WORK TASK
Produce a word-for-word copy of the listing below without its pictures.
==== DATA BELOW
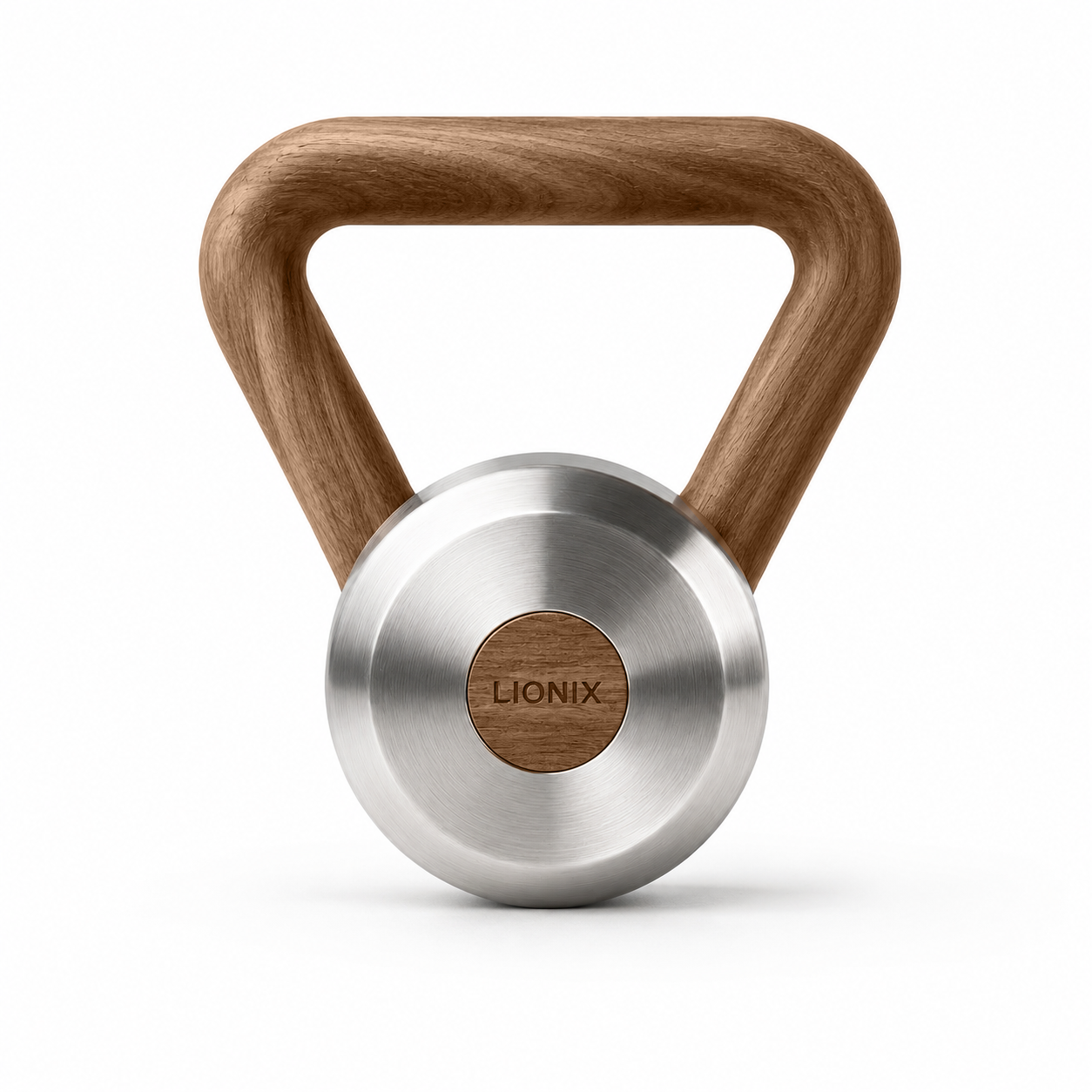 LIONIX ORON luxury kettlebell in brushed silver finish with walnut handle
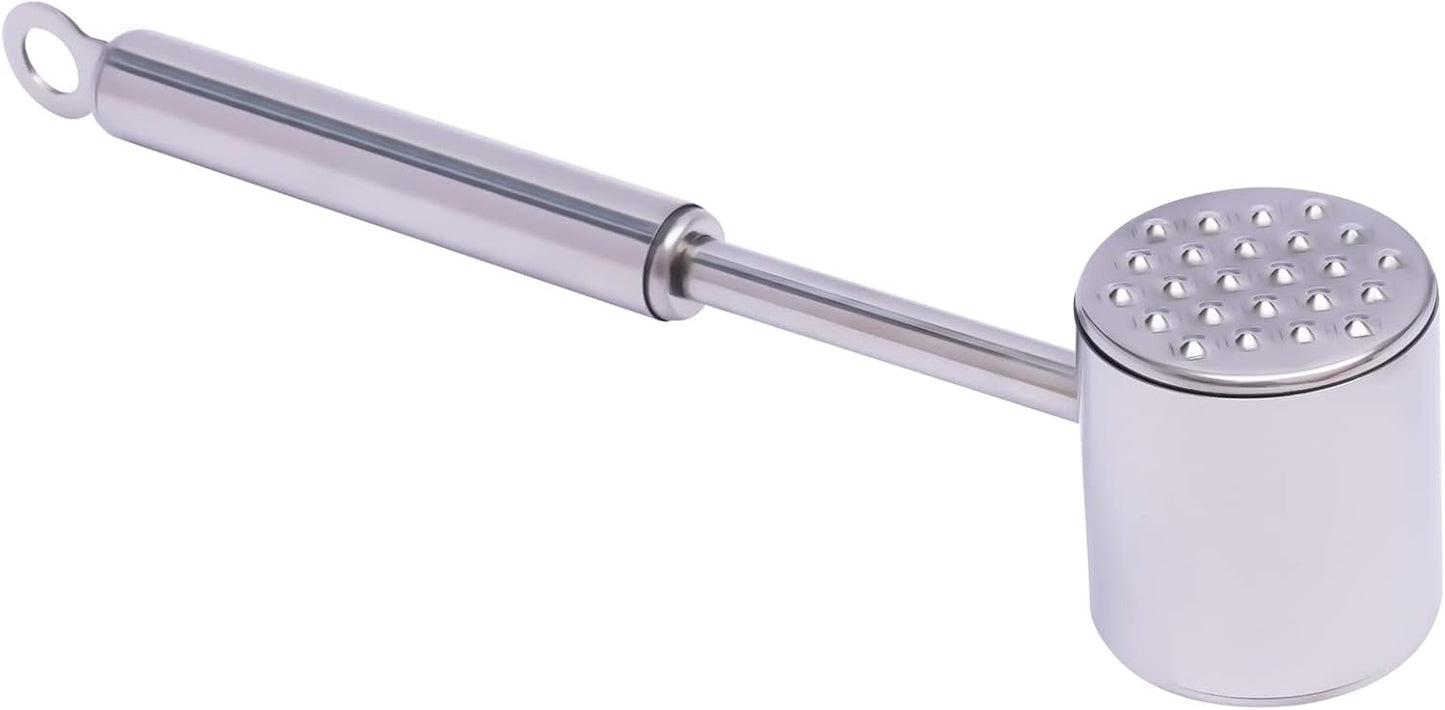 Skiennix Meat Tenderizer Hammer - Heavy-Duty Stainless Steel Mallet for Steak & Poultry | Dual-Sided Design
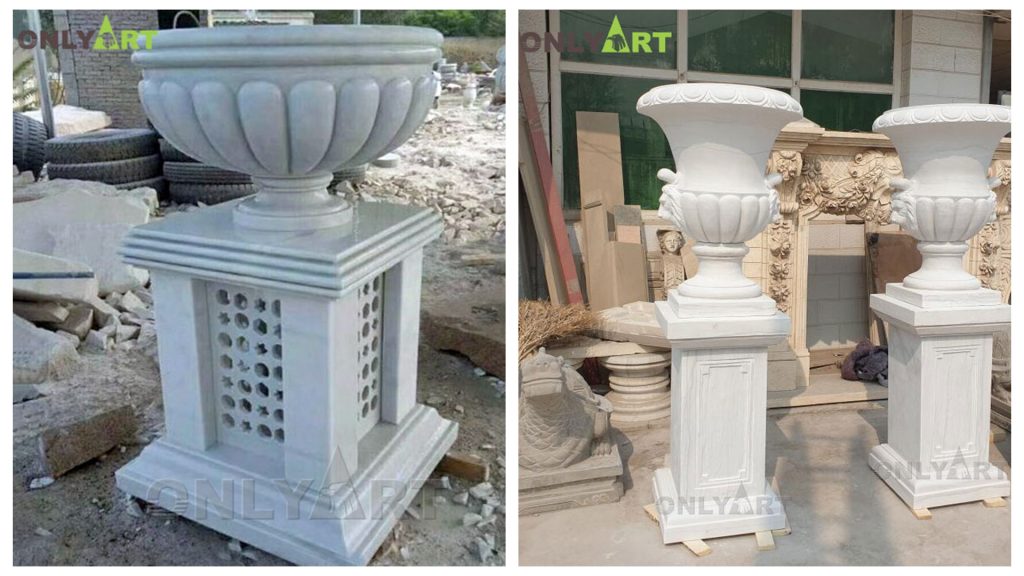 marble stone flower pots for home decor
========
RESULT FOR THIS TASK
 LIONIX ORON luxury kettlebell in brushed silver finish with walnut handle
 Skiennix Meat Tenderizer Hammer - Heavy-Duty Stainless Steel Mallet for Steak & Poultry | Dual-Sided Design
 marble stone flower pots for home decor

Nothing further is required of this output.